No art gallery wants to resell the work they have already sold as the space in a brick and mortar gallery is limited and they want to display more new artworks by various artists. For instance, if in case you want to resell Lord Krishna paintings, no gallery would be interested in reselling it until and unless it would be a creation of Raja Ravi Varma or some other renowned artist. If you will go to an auction house, they will also want to keep the famous works for bidding. All this requires great negotiation skills and is also a complicated process. The only thing that works here other than the value of your artwork is your connections.

However, buying and selling stocks and equity shares is very easy as finding investors there is no tough nut to crack.

• No concrete art price indexes for ascertaining risks and returns-

There are many authentic sites in the market to know the fluctuating prices in the stock market. One of such trusted site in money control. Besides, there are many news channels and new papers, dedicated entirely for the discussion of stock markets. There are debates, discussion and interviews of the advisors telling you when to invest in which share. However, when it comes to the art market the situation is quite the opposite. Even though people invest in art because they see chances of fetching a good amount in the future from selling it, the prime motive of buying art isn’t this. That is why you won’t really find any concrete sources telling you the price of the artwork you own in the forthcoming years. Remember you might fall for the bait and buy a painting by seeing the tag ‘Indian art for sale’ in a gallery but the returns on this investment aren’t assured.

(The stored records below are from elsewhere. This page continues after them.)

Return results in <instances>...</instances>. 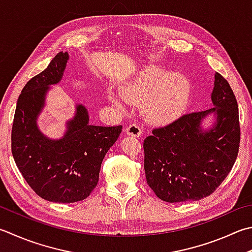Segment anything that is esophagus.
Here are the masks:
<instances>
[{"label":"esophagus","mask_w":252,"mask_h":252,"mask_svg":"<svg viewBox=\"0 0 252 252\" xmlns=\"http://www.w3.org/2000/svg\"><path fill=\"white\" fill-rule=\"evenodd\" d=\"M126 134L129 135L131 137H139L142 135V130L139 125L137 124H130L126 128Z\"/></svg>","instance_id":"obj_1"}]
</instances>
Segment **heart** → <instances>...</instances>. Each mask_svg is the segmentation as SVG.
<instances>
[{"instance_id":"heart-1","label":"heart","mask_w":252,"mask_h":252,"mask_svg":"<svg viewBox=\"0 0 252 252\" xmlns=\"http://www.w3.org/2000/svg\"><path fill=\"white\" fill-rule=\"evenodd\" d=\"M123 95L130 104L141 105V114L147 121L164 125L178 118L185 110L189 83L180 73L147 67L123 89Z\"/></svg>"}]
</instances>
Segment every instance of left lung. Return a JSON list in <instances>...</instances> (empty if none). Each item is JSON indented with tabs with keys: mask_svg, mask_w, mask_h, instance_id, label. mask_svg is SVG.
I'll list each match as a JSON object with an SVG mask.
<instances>
[{
	"mask_svg": "<svg viewBox=\"0 0 252 252\" xmlns=\"http://www.w3.org/2000/svg\"><path fill=\"white\" fill-rule=\"evenodd\" d=\"M214 107L185 114L171 124L155 128L144 140L145 172L149 187L169 203L198 201L220 187L238 156V104L227 80L215 74ZM216 114L210 130L201 128L207 115Z\"/></svg>",
	"mask_w": 252,
	"mask_h": 252,
	"instance_id": "obj_1",
	"label": "left lung"
}]
</instances>
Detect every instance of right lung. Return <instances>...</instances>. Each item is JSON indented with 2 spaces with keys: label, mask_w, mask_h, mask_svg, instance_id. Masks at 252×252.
Returning a JSON list of instances; mask_svg holds the SVG:
<instances>
[{
  "label": "right lung",
  "mask_w": 252,
  "mask_h": 252,
  "mask_svg": "<svg viewBox=\"0 0 252 252\" xmlns=\"http://www.w3.org/2000/svg\"><path fill=\"white\" fill-rule=\"evenodd\" d=\"M68 59V52H59L26 83L17 99L12 127V154L17 168L37 195L55 203L83 201L91 194L104 157L123 128L90 125L87 108L80 104L74 117L67 122L63 138L50 139L39 130L37 118L49 85L63 79Z\"/></svg>",
  "instance_id": "obj_1"
}]
</instances>
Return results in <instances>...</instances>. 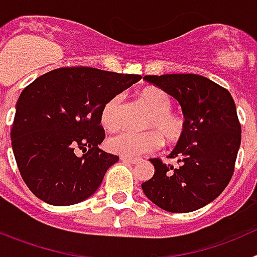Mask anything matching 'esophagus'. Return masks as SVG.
Wrapping results in <instances>:
<instances>
[{
	"mask_svg": "<svg viewBox=\"0 0 257 257\" xmlns=\"http://www.w3.org/2000/svg\"><path fill=\"white\" fill-rule=\"evenodd\" d=\"M121 161L122 162L131 163V165H136V163L139 162V160H138V158H128V157H121Z\"/></svg>",
	"mask_w": 257,
	"mask_h": 257,
	"instance_id": "34e87169",
	"label": "esophagus"
}]
</instances>
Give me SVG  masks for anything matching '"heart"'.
Listing matches in <instances>:
<instances>
[{
    "instance_id": "b5f03b06",
    "label": "heart",
    "mask_w": 257,
    "mask_h": 257,
    "mask_svg": "<svg viewBox=\"0 0 257 257\" xmlns=\"http://www.w3.org/2000/svg\"><path fill=\"white\" fill-rule=\"evenodd\" d=\"M140 101L151 110L145 133H123L108 140L109 151L122 157H140L160 149L163 139L167 144L180 142L185 133V119L179 112L172 110L170 95L162 88L147 86L138 92ZM100 122L108 131H117L122 126V96L115 95L104 104L100 112Z\"/></svg>"
}]
</instances>
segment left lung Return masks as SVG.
<instances>
[{
  "label": "left lung",
  "mask_w": 257,
  "mask_h": 257,
  "mask_svg": "<svg viewBox=\"0 0 257 257\" xmlns=\"http://www.w3.org/2000/svg\"><path fill=\"white\" fill-rule=\"evenodd\" d=\"M179 101L185 117V133L170 158H158L153 178L142 184L154 205L169 212H192L221 194L234 172L240 145V123L230 92L199 74L145 76Z\"/></svg>",
  "instance_id": "8db88e82"
}]
</instances>
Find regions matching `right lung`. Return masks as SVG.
<instances>
[{
  "label": "right lung",
  "instance_id": "obj_1",
  "mask_svg": "<svg viewBox=\"0 0 257 257\" xmlns=\"http://www.w3.org/2000/svg\"><path fill=\"white\" fill-rule=\"evenodd\" d=\"M140 79L139 74L69 67L47 72L23 90L11 145L23 180L36 197L69 206L96 192L118 161L97 147L105 138L101 108Z\"/></svg>",
  "mask_w": 257,
  "mask_h": 257
}]
</instances>
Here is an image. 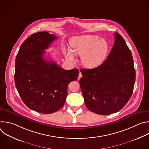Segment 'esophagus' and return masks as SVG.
I'll return each instance as SVG.
<instances>
[{
    "mask_svg": "<svg viewBox=\"0 0 149 149\" xmlns=\"http://www.w3.org/2000/svg\"><path fill=\"white\" fill-rule=\"evenodd\" d=\"M81 77H82V74H81V73L80 72V71H79V75H78V79H80Z\"/></svg>",
    "mask_w": 149,
    "mask_h": 149,
    "instance_id": "34e87169",
    "label": "esophagus"
}]
</instances>
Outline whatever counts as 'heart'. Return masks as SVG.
Listing matches in <instances>:
<instances>
[{
  "label": "heart",
  "instance_id": "b5f03b06",
  "mask_svg": "<svg viewBox=\"0 0 149 149\" xmlns=\"http://www.w3.org/2000/svg\"><path fill=\"white\" fill-rule=\"evenodd\" d=\"M70 44L72 51L68 49L65 51L67 60L74 62L75 58L74 54L81 56L82 64L88 68H94L100 65L109 51L107 41L104 39H100V38L96 35L75 36L71 38Z\"/></svg>",
  "mask_w": 149,
  "mask_h": 149
}]
</instances>
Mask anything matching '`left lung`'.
Wrapping results in <instances>:
<instances>
[{
  "mask_svg": "<svg viewBox=\"0 0 149 149\" xmlns=\"http://www.w3.org/2000/svg\"><path fill=\"white\" fill-rule=\"evenodd\" d=\"M114 45L107 59L93 69H81V90L87 109L100 115L121 110L134 88L136 71L132 52L124 38L115 33Z\"/></svg>",
  "mask_w": 149,
  "mask_h": 149,
  "instance_id": "8db88e82",
  "label": "left lung"
}]
</instances>
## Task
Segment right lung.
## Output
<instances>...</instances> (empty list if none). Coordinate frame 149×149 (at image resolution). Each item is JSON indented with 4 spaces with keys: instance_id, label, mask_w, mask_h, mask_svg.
<instances>
[{
    "instance_id": "add662e5",
    "label": "right lung",
    "mask_w": 149,
    "mask_h": 149,
    "mask_svg": "<svg viewBox=\"0 0 149 149\" xmlns=\"http://www.w3.org/2000/svg\"><path fill=\"white\" fill-rule=\"evenodd\" d=\"M48 32L29 36L21 45L15 60V83L28 108L45 114L64 105L69 83L77 79L78 69L65 70L44 58L45 51L56 39Z\"/></svg>"
}]
</instances>
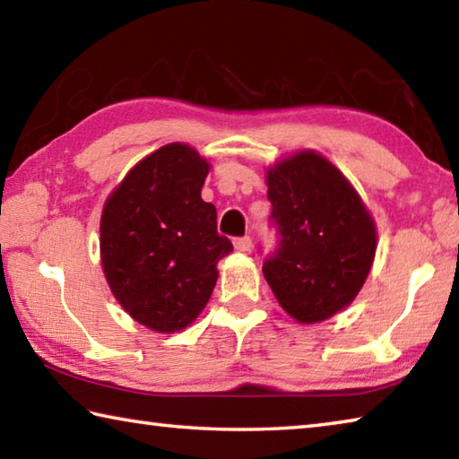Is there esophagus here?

Even if we talk about the art indexes built, they show an incomplete picture as they are built using the repeat sales of paintings in the auctions.

In short, investing in the art market is way more complicated and risky. You cannot expect the painting you own to fetch you 2x the amount you bought it for. You should, first of all, love the idea of buying art for your satiation. Yielding returns from it should be a secondary motive.

Read More: Investing In Art: A Key to Turn Your Pennies into Millions

Don’t frown, meticulous buying and good timing can still yield you great returns. Just keep the hawk’s eye on the art market price movements and buy, sell more of what you love.